DESCRIPTION OF THE TASK: In the text below about a possible Islamist attack, which al Qaeda magazine recommended the pressure cooker bomb design?
--- start TEXT SEGMENT ---
The prospect of an Islamist attack

There is some reason to tentatively suspect that the attack is originated from an Islamic source, be it a group, or an American citizen/convert:

A Middle East counter-terrorism official based in Jordan said the blasts “carry the hallmark of an organised terrorist group, like al-Qaeda”. He did not give actual evidence linking al-Qaeda to the bombing.

“From the little information available, one can say it was a well-coordinated, well-targeted and near-simultaneous attack,” he said.

The counter-terrorism official highlighted the fact that the massacre featured the dual-assault hallmarks of an Islamist attack. This strategy of maximising casualties has become near ubiquitous for such groups. However, it should be noted that this same technique has also been used by other terrorist groups in the past, including the IRA.

It has been reported that the authorities investigating the case may suspect al Qaeda or an affiliated group although evidence is lacking at this early stage, and the search for a specific motivation remains open. Richard DesLauriers, the FBI agent in command of the investigation, stated that fragments recovered from the bombsite suggest the bombs were a specific pressure cooker based design that was recommended in al Qaeda’s magazine Inspire because they are easy to construct, can make use of widely available materials, and avoid detection from sniffer dogs. Such bombs have been used in India, Pakistan and Afghanistan.

It has also been noted that Abdallah Dhu-al-Bajadin, a senior al Qaeda weapons specialist, made threats against the US last month. This coincided with a rash of threats from other al Qaeda affiliated sources.

The Inspire connection also rears its head with an article attributed to Abu Musab al-Suri, a well known Syrian terrorist, which described sports events as being one of “the most important enemy targets” in the US.

Islamists have shown a tendency to target the city of New York since the 1993 World Trade Centre attack. It took on a symbolic dimension, being the most successful Islamic attack on non-ambassadorial US soil until 9/11. This fact would make Boston a less likely target for Islamists, although it could perhaps become more attractive from a terrorist perspective since the city clearly possessed a lower rank of security, and numerous plots to attack New York since 9/11 were prevented.

The prospect of state-sanctioned terrorism

It tends to be the case that terrorist groups rapidly claim responsibility after an attack takes place. The objective for any terrorist group is to maximise gain in terms of political capital, and to bolster a fearsome reputation. Making the claim soon after a horrified public response, to what is typically a most callous act of murder, will inevitably burn the identity of the terrorist group into the collective consciousness of a society. The fact that no group or individual has claimed responsibility is puzzling, and leaves open the possibility that the attack might involve a foreign nation.
--- end TEXT SEGMENT ---
--- start RECORD EXTRACTS ---
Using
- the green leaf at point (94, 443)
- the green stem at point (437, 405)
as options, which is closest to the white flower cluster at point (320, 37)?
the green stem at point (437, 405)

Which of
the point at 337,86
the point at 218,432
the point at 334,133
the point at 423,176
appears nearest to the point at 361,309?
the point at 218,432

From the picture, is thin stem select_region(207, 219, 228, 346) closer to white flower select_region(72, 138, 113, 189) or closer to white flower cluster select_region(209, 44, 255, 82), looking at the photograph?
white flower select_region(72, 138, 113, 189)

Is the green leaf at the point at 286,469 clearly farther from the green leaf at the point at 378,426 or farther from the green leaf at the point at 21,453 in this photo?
--- end RECORD EXTRACTS ---
--- start RECORD EXTRACTS ---
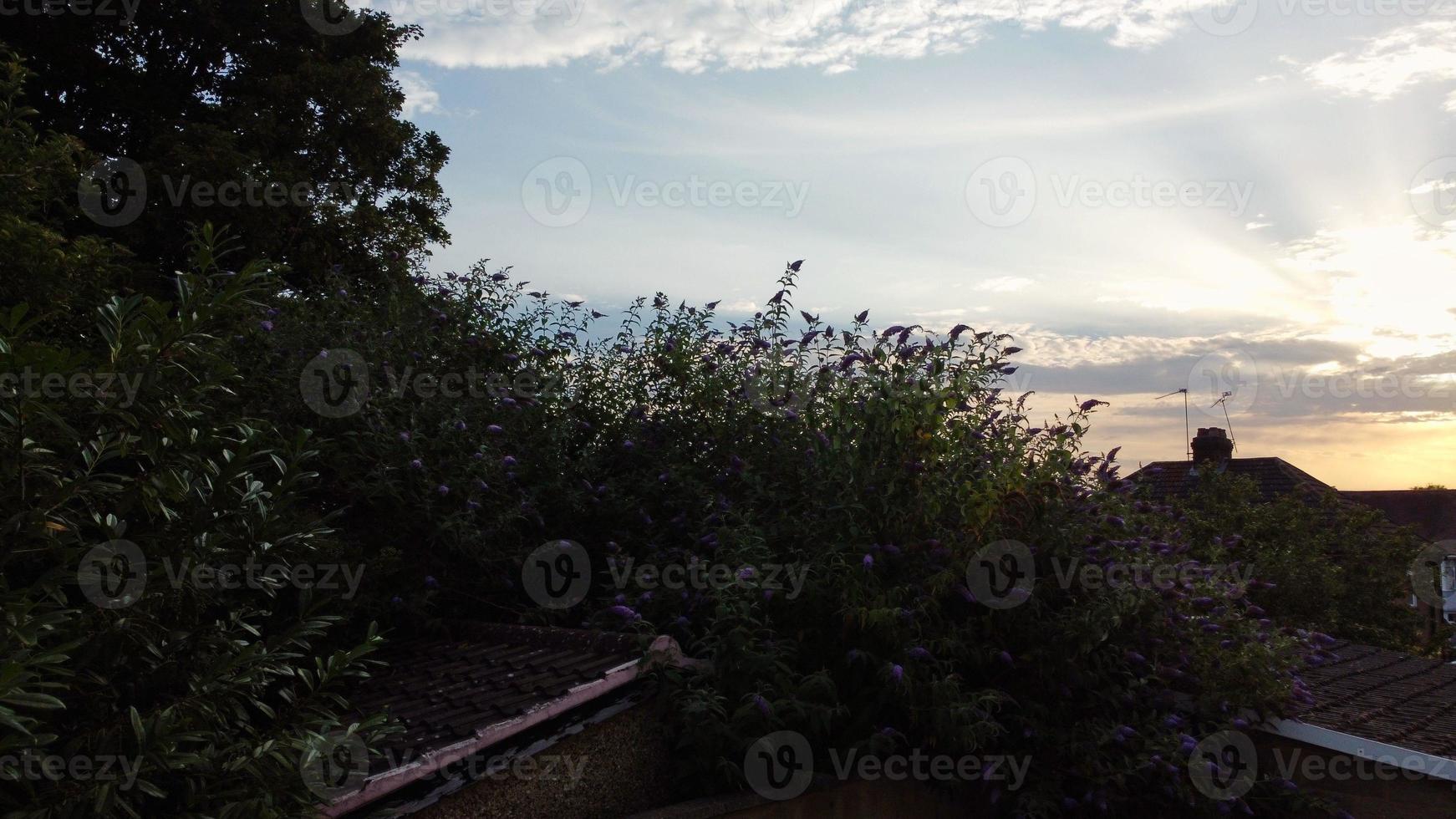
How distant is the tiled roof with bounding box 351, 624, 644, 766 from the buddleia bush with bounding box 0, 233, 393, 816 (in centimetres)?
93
--- end RECORD EXTRACTS ---
--- start RECORD EXTRACTS ---
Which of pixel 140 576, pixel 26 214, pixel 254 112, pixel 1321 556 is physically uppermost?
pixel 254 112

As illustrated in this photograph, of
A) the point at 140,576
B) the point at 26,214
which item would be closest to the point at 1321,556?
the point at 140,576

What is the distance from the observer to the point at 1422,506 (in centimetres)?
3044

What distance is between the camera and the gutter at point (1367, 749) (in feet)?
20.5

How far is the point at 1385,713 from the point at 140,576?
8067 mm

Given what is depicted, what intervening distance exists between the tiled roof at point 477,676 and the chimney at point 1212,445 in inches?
--- end RECORD EXTRACTS ---
THE ANSWER: Inspire